Task instructions
Return the lines of the listing below exactly as they appear, beginning at the one with "Bar Azuga Ski & Bike Resort" and stopping after the one with "Malmö FFs Ola Toivonen"; do not include pictures.

Information supplied
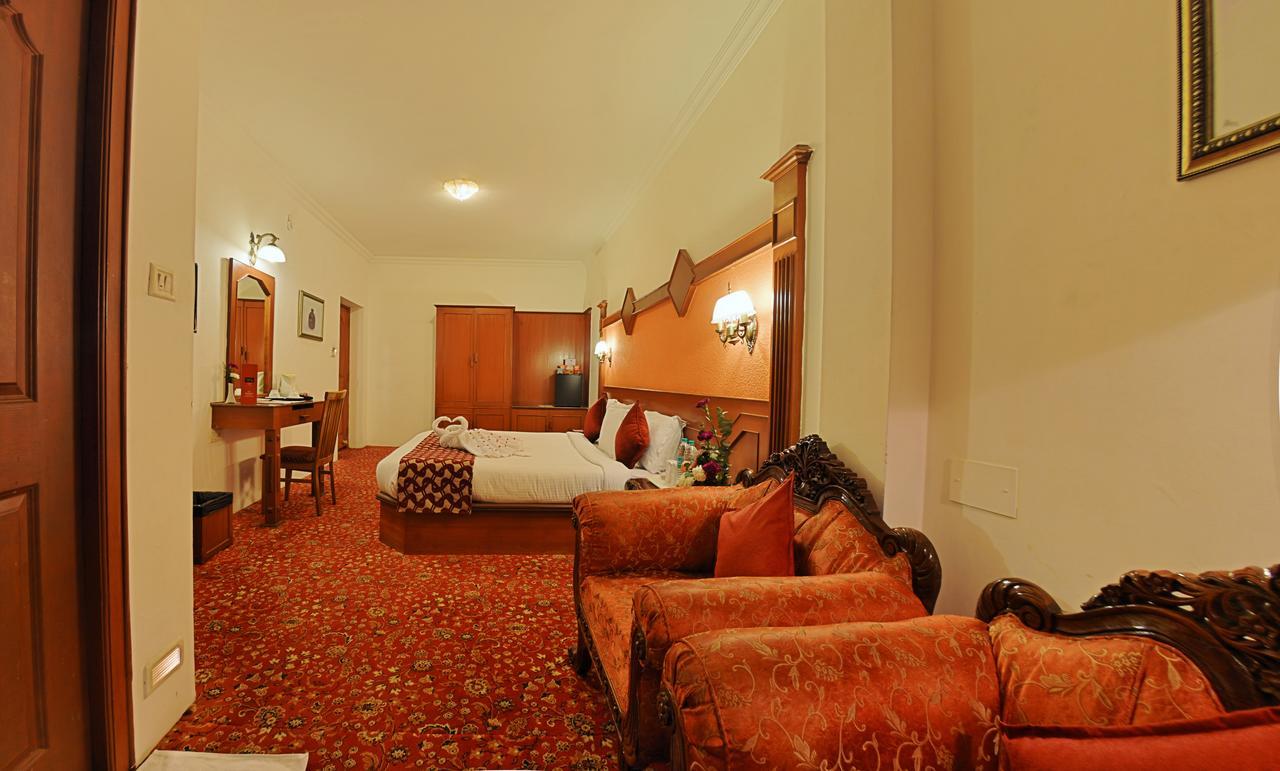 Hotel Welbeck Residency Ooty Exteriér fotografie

* * *

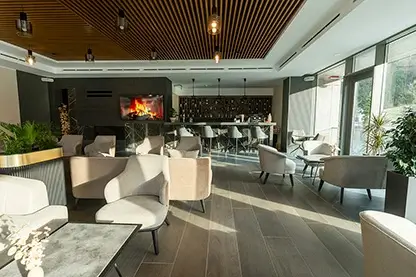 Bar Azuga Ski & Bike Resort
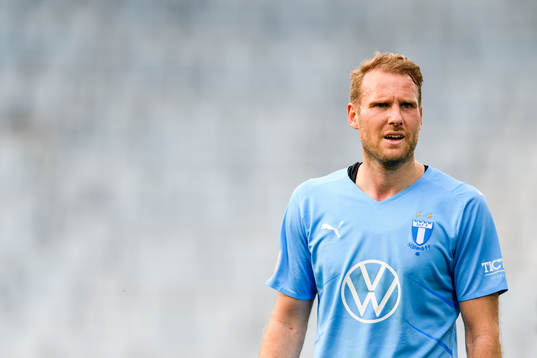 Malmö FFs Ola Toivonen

* * *

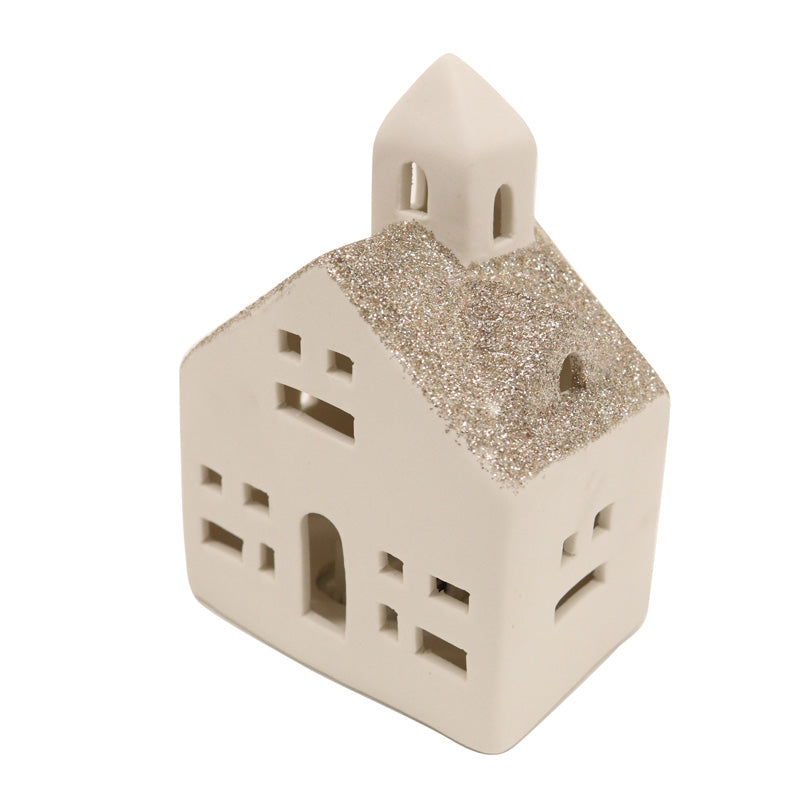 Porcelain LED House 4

The answer
 Bar Azuga Ski & Bike Resort
 Malmö FFs Ola Toivonen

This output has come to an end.